▶ [EXERCISE TASKS]:
A – Return, word for word, the passage of the chronic fatigue syndrome text between "A wide variety" and "normal day-to-day activities.", inclusive.
B – Resume the text on chronic fatigue syndrome from the point at which it stops.

▶ [PAGE TEXT]:
☆ ☆ ☆ ☆ ☆

Chronic fatigue syndrome (CFS) causes extreme fatigue that continues over a period of at least six months. Some people may also experience persistent fatigue following viral infection (post-viral fatigue).
The defining characteristic of CFS is unexplainable fatigue that persists for at least six months, and that is accompanied by cognitive problems such as concentration difficulties and poor short-term memory.
Before a diagnosis of CFS is confirmed, all other explanations for the persistent fatigue need to be ruled out, and at least four of the following symptoms must have been present consistently or repeatedly since its onset:
The fatigue of CFS interferes with the sufferer's ability to continue with their normal work, study, social or personal activities. It persists despite sleep or rest, and is not caused by excessive exertion.
In fact, even minor physical or mental exertion can leave patients feeling exhausted and extremely unwell, sometimes causing them to 'crash' for 24 hours or more afterwards.
A wide variety of additional symptoms may also occur, including lowered resistance to infection, low-grade fever, muscle pains and weakness, dryness of the mouth and/or throat, gastrointestinal issues (including diarrhoea, bloating, nausea and stomach pain), low blood pressure (sometimes causing dizziness or fainting) and respiratory symptoms such as coughing and shortness of breath.
Many sufferers become highly sensitive to light, noise and smells and/or develop intolerances to alcohol, chemicals and/or particular foods.
Mood problems often arise as a result of the frustration and despair at being unable to engage in normal day-to-day activities.
Although CFS can persist for many months or even years, most people with it have periods of feeling relatively well, followed by episodes of relapse and debilitation.

☆ ☆ ☆ ☆ ☆

(Records from a data collection)
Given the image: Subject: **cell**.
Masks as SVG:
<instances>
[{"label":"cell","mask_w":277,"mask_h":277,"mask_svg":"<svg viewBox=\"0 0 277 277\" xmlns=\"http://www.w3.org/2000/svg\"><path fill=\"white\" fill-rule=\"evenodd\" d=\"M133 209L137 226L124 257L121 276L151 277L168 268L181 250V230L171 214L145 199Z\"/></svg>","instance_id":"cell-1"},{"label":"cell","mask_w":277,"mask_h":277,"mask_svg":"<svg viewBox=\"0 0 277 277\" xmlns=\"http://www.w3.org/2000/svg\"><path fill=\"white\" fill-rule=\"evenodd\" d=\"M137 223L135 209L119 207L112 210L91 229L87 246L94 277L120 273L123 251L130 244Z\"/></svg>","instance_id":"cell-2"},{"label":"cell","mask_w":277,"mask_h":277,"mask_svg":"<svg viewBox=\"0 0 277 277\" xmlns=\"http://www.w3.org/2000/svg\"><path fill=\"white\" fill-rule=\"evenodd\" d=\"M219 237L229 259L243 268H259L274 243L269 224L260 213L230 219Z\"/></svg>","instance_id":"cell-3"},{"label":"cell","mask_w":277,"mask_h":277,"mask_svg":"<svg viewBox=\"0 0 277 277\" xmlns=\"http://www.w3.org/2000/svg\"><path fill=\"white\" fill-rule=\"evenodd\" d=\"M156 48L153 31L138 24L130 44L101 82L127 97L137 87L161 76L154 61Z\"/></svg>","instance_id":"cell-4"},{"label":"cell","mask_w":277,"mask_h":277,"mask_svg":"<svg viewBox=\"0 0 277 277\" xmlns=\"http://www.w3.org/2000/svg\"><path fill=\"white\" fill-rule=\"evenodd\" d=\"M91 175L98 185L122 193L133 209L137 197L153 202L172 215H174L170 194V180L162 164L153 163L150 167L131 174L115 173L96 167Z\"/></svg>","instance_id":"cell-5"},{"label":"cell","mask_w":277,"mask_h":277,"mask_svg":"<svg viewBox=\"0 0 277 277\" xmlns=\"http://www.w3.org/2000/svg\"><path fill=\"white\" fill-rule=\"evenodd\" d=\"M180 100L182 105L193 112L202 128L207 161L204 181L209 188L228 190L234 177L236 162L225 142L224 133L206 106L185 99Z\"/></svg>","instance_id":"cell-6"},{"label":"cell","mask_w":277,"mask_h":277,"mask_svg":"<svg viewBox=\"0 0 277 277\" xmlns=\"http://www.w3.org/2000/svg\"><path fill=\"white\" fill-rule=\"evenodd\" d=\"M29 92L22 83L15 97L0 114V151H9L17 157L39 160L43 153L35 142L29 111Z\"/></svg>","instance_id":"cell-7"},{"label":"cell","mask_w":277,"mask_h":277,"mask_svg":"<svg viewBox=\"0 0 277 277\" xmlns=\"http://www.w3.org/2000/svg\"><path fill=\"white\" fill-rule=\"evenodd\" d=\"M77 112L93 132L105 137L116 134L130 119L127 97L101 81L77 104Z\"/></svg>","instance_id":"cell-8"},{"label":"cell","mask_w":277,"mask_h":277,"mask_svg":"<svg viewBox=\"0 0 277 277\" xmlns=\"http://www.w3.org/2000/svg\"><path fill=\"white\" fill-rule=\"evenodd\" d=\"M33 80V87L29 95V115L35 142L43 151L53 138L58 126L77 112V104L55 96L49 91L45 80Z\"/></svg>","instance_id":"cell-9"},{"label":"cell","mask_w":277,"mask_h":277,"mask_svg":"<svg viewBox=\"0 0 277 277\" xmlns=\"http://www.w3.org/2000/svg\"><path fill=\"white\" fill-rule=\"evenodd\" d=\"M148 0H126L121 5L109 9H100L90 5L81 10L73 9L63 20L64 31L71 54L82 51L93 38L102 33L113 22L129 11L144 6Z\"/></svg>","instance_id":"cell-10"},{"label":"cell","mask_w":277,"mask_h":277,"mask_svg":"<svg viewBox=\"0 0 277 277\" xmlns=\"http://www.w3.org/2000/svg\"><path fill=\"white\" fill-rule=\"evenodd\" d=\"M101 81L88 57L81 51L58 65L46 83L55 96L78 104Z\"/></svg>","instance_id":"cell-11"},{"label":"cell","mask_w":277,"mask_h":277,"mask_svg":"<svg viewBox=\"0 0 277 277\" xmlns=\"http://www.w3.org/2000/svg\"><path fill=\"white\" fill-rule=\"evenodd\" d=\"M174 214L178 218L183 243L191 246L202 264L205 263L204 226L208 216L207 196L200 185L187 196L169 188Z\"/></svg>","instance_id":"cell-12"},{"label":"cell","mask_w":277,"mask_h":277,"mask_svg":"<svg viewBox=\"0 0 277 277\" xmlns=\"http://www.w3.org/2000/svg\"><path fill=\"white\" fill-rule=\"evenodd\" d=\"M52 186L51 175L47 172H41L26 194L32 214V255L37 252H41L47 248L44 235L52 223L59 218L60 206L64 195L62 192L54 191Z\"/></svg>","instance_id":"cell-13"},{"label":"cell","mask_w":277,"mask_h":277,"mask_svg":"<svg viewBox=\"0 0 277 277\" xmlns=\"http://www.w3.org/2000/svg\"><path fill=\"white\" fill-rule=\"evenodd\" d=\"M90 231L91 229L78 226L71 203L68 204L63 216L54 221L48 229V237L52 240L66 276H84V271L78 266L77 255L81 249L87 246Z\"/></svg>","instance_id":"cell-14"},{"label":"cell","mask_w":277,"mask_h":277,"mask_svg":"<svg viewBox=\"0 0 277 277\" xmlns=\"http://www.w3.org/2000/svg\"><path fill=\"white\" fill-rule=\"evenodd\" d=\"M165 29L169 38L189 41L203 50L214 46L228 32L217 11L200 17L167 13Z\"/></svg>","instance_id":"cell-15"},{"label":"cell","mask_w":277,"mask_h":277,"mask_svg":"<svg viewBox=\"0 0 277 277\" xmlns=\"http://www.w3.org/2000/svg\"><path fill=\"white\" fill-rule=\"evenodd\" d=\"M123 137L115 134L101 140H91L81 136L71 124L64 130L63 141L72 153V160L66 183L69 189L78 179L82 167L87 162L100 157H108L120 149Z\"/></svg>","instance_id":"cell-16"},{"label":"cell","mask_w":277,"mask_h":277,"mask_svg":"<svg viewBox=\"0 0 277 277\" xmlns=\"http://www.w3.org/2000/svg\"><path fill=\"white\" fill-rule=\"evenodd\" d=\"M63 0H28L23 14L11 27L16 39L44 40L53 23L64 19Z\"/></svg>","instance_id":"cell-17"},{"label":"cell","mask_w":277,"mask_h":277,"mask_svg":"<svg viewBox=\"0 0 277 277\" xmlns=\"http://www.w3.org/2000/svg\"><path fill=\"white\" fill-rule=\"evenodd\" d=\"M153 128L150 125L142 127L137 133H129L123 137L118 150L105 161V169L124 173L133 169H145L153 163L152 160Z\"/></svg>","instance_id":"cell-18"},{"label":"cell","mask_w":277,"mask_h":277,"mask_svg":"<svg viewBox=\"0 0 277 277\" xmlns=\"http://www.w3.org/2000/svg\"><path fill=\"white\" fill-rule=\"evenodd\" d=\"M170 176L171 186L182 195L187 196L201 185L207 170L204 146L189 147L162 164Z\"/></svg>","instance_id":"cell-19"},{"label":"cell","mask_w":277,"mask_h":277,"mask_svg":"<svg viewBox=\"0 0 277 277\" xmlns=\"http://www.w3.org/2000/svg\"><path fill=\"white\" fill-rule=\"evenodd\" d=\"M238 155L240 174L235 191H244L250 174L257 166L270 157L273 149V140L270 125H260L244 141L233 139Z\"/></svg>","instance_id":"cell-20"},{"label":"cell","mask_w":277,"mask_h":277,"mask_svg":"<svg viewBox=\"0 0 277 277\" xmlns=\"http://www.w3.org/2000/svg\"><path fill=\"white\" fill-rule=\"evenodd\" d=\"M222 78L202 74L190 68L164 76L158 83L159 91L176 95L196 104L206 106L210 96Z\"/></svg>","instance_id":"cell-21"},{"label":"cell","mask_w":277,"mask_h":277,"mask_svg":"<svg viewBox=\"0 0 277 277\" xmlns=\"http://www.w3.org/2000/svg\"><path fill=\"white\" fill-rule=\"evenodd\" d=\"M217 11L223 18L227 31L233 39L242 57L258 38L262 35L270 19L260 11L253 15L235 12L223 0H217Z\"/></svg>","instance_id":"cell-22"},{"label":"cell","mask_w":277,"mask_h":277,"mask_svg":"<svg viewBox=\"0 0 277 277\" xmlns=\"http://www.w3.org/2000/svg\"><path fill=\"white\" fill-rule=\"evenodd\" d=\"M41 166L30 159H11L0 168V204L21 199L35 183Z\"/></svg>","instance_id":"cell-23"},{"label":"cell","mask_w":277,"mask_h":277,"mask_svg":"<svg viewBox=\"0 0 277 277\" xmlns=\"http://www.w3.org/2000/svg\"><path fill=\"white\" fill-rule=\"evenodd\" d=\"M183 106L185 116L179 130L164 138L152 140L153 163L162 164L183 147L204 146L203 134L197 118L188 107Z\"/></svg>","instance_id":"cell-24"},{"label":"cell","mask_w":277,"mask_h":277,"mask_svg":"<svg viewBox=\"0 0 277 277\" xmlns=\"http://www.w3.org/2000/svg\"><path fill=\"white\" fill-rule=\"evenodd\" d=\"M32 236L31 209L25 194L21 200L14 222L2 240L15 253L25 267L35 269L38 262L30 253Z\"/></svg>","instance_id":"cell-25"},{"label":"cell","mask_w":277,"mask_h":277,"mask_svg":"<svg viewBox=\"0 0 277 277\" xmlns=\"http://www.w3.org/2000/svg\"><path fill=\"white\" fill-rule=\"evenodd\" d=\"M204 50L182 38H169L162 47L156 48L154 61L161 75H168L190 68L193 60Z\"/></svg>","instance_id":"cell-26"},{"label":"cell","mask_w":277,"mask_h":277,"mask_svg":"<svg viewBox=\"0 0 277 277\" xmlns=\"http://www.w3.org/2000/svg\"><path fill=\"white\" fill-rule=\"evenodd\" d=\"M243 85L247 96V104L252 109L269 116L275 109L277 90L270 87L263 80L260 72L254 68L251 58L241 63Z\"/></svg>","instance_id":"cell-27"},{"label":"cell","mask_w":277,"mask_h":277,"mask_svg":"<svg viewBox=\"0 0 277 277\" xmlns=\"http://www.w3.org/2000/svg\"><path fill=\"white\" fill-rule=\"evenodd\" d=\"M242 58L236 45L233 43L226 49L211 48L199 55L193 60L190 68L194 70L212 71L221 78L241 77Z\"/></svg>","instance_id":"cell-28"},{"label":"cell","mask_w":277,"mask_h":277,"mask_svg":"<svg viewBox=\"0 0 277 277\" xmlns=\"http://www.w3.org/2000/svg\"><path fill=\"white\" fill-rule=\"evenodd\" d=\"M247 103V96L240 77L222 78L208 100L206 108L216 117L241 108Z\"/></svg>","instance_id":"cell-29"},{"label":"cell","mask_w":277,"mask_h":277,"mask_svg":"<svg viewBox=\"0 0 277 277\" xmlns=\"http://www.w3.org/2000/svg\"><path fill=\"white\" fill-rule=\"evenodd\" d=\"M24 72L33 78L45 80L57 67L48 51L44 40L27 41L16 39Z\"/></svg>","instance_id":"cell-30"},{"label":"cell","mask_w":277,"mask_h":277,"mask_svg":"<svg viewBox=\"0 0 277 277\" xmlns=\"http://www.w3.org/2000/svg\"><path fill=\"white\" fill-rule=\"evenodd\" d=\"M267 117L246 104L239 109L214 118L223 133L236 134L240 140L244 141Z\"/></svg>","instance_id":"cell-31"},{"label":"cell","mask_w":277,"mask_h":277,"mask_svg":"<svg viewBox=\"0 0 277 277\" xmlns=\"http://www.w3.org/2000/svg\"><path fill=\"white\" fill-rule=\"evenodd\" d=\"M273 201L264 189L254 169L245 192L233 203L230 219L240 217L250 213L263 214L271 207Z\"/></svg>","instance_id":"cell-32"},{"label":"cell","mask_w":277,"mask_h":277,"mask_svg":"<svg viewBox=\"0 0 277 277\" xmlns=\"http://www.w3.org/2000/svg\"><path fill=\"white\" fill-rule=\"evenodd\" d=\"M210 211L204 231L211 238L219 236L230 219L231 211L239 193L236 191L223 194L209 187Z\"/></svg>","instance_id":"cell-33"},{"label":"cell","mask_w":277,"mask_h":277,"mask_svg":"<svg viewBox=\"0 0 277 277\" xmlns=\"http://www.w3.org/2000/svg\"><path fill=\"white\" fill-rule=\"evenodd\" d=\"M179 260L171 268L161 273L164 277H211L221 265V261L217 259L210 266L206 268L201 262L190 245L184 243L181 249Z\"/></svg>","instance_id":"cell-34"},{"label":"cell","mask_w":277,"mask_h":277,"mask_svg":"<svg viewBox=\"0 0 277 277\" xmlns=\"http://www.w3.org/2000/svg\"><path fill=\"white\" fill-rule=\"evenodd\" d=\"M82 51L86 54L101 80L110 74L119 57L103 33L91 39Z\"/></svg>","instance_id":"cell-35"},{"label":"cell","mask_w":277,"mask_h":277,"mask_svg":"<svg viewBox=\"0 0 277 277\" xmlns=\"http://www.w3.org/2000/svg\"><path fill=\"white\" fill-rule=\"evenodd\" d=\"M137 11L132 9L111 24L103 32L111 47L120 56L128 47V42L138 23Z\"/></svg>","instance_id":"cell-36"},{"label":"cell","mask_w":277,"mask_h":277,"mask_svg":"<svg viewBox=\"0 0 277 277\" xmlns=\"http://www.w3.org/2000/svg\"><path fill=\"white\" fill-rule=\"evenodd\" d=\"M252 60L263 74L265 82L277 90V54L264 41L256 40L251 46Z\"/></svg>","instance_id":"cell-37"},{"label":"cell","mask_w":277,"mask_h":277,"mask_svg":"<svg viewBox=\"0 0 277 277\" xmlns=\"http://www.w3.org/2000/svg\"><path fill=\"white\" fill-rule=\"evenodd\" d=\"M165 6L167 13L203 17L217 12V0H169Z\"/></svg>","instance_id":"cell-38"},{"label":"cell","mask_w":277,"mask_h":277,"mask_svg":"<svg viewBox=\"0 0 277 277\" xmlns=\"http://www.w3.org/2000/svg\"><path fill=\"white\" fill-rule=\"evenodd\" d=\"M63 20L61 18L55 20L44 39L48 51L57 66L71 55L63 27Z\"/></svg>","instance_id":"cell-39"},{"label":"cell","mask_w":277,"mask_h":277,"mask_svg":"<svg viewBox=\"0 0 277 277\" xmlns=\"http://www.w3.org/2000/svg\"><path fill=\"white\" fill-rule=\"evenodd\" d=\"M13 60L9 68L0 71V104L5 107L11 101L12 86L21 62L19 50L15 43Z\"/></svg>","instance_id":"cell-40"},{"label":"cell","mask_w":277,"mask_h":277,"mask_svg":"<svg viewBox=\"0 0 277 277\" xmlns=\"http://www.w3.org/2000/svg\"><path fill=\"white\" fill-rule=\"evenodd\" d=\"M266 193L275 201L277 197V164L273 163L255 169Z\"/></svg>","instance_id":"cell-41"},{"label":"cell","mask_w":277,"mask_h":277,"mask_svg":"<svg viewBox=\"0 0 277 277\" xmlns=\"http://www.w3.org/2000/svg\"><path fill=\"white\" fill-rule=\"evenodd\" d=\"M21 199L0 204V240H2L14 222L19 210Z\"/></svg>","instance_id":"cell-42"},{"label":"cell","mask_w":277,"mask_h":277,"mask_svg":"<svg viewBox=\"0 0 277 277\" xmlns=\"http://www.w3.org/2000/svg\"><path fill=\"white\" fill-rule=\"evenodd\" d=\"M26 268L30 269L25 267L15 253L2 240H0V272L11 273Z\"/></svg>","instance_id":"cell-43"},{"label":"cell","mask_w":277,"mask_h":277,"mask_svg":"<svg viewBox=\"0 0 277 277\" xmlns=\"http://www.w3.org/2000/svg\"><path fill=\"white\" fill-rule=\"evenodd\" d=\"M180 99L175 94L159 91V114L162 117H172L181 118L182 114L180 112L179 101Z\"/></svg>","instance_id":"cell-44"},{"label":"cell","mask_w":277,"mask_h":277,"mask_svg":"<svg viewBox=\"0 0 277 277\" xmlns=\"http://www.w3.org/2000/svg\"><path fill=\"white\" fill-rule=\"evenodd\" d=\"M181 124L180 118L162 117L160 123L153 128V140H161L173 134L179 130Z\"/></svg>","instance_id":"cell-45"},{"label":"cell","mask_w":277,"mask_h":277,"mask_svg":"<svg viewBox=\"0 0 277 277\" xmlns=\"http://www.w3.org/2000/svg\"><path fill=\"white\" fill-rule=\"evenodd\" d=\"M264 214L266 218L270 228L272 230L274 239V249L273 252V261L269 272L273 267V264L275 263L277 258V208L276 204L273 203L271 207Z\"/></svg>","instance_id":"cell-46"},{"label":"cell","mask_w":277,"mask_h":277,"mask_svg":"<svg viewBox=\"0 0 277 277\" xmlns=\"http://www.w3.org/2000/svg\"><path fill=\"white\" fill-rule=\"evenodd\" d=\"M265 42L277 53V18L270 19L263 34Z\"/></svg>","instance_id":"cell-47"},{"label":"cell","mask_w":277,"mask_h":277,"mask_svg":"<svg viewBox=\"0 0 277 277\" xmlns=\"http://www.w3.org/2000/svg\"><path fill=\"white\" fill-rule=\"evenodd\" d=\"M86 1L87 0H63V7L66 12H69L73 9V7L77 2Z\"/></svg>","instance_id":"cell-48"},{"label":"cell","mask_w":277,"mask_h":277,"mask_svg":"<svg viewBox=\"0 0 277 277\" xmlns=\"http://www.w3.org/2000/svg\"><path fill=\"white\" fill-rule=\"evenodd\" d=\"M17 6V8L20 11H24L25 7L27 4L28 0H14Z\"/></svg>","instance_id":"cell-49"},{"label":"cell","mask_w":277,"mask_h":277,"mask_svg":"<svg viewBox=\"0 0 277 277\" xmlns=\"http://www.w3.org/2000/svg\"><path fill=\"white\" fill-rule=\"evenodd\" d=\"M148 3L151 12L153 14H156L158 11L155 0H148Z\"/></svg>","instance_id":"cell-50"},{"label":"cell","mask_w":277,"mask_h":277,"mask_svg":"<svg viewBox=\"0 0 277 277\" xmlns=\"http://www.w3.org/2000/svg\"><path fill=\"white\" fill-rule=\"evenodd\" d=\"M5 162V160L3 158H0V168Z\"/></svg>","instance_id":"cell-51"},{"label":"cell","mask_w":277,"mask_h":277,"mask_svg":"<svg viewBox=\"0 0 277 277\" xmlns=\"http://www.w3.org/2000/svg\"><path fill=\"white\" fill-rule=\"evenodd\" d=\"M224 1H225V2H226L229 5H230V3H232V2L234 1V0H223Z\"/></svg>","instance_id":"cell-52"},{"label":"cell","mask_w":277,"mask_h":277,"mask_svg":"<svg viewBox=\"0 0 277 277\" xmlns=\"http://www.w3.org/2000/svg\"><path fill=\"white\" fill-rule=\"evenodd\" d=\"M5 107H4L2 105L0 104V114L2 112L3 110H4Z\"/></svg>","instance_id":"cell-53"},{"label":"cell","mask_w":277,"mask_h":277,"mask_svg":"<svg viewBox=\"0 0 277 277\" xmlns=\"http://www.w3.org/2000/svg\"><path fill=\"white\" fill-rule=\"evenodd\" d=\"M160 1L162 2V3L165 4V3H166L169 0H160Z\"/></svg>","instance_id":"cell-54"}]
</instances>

☆ ☆ ☆ ☆ ☆

▶ [ANSWERS BY ITEM NUMBER]:
A –
A wide variety of additional symptoms may also occur, including lowered resistance to infection, low-grade fever, muscle pains and weakness, dryness of the mouth and/or throat, gastrointestinal issues (including diarrhoea, bloating, nausea and stomach pain), low blood pressure (sometimes causing dizziness or fainting) and respiratory symptoms such as coughing and shortness of breath.
Many sufferers become highly sensitive to light, noise and smells and/or develop intolerances to alcohol, chemicals and/or particular foods.
Mood problems often arise as a result of the frustration and despair at being unable to engage in normal day-to-day activities.

B –
The symptoms of post-viral fatigue are similar to those of CFS, but differ in that they can be directly traced to a viral infection, and do not include cognitive problems. In this situation, the fatigue and tiredness that are common symptoms of viral infections continue after the other symptoms have been resolved.
The causes of CFS and post-viral fatigue have not been determined, but they are believed to have their origins in infection, perhaps in combination with abnormal responses to it due to underlying immune system dysfunction.
Post-viral fatigue occurs after infection with the Epstein-Barr virus (EBV, which is responsible for glandular fever), or by any of a number of other viruses that affect the respiratory and gastrointestinal tracts.
Infection with EBV and numerous other viruses are also common triggers for the onset of CFS, but do not actually cause the condition. A period of intense physical or mental stress is also a trigger for some people, but in others no initiating event can be determined.
Other factors that have been hypothesised to contribute to CFS and/or aggravate its symptoms include:
From the perspective of traditional Chinese medicine (TCM), characteristics of CFS and post-viral fatigue such as impaired production of cellular energy and abnormal muscle responses to exercise are broadly suggestive of deficiencies of Qi (life force energy), and Yang (the energy responsible for stimulation, movement and activity).
Other symptoms are suggestive of deficient Yin (the energy that nourishes the body, mind and spirit), including the impairment of immune function and the presence of low-grade fever, sweating, and dryness of the mouth, throat and mucous membranes.
Depending on the specific symptoms experienced, suitable Chinese herbs to aid the management of CFS and post-viral fatigue may include those that invigorate the Qi (including Astragalus, Codonopsis, Atractylodes, Chinese Licorice and Schisandra), often in combination with Yin-nourishing tonics such as Ligustrum.
Of these, Chinese Licorice have additional benefits thanks to its effects on adrenal gland function, and Astragalus is specifically indicated to promote convalescence and recovery after illness, for which purposes it is often taken with Siberian Ginseng.
CFS relapses are often triggered by infections such as colds and flu, so support your resistance to infection by taking herbs like Andrographis, Echinacea and Olive Leaf, along with key nutrients for healthy immune function, such as zinc and vitamin C.
Coenzyme Q10 is crucial to the functioning of the mitochondria, which are responsible for the cellular production of energy, so may have a role to play in the management of CFS.
In addition to helping to maintain and improve general wellbeing, it supports muscle activity, exercise tolerance and healthy immune function.
Research suggests that symptoms of low CoQ10 levels may include fatigue, reduced stamina and endurance, and muscle aches and pains.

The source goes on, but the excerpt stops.